The meeting aimed to bring attention to HIV prevention programs as a foundation for the country's fight against the virus. Kamwi said that HIV prevalence is increasing despite a "number of prevention and management programs" and investment from the Namibian government, development groups, the private sector and civil society. Kamwi added that health workers must "redouble" efforts focused on increasing HIV testing and counseling and preventing mother-to-child transmission. Kamwi said that although he is impressed that about 80% of HIV-positive pregnant women in the country receive antiretrovirals to prevent MTCT, all women should have access to PMTCT. "There is no reason why we should fail on what we know is working," he said.
According to Kamwi, there have been between 204,000 and 300,000 HIV/AIDS cases in Namibia since the virus was first detected in the country two decades ago, and about 3,790 people have died of AIDS-related causes since March (The Namibian/AllAfrica.com, 11/10).

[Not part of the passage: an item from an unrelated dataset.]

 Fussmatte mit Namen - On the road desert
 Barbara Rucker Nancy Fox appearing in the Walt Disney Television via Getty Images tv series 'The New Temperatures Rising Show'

Reprinted with permission from kaisernetwork.org. You can view the entire Kaiser Daily HIV/AIDS Report, search the archives, or sign up for email delivery at www.kaisernetwork.org/dailyreports/hiv. The Kaiser Daily HIV/AIDS Report is published for kaisernetwork.org, a free service of the Kaiser Family Foundation, by The Advisory Board Company. © 2008 by The Advisory Board Company and Kaiser Family Foundation. All rights reserved.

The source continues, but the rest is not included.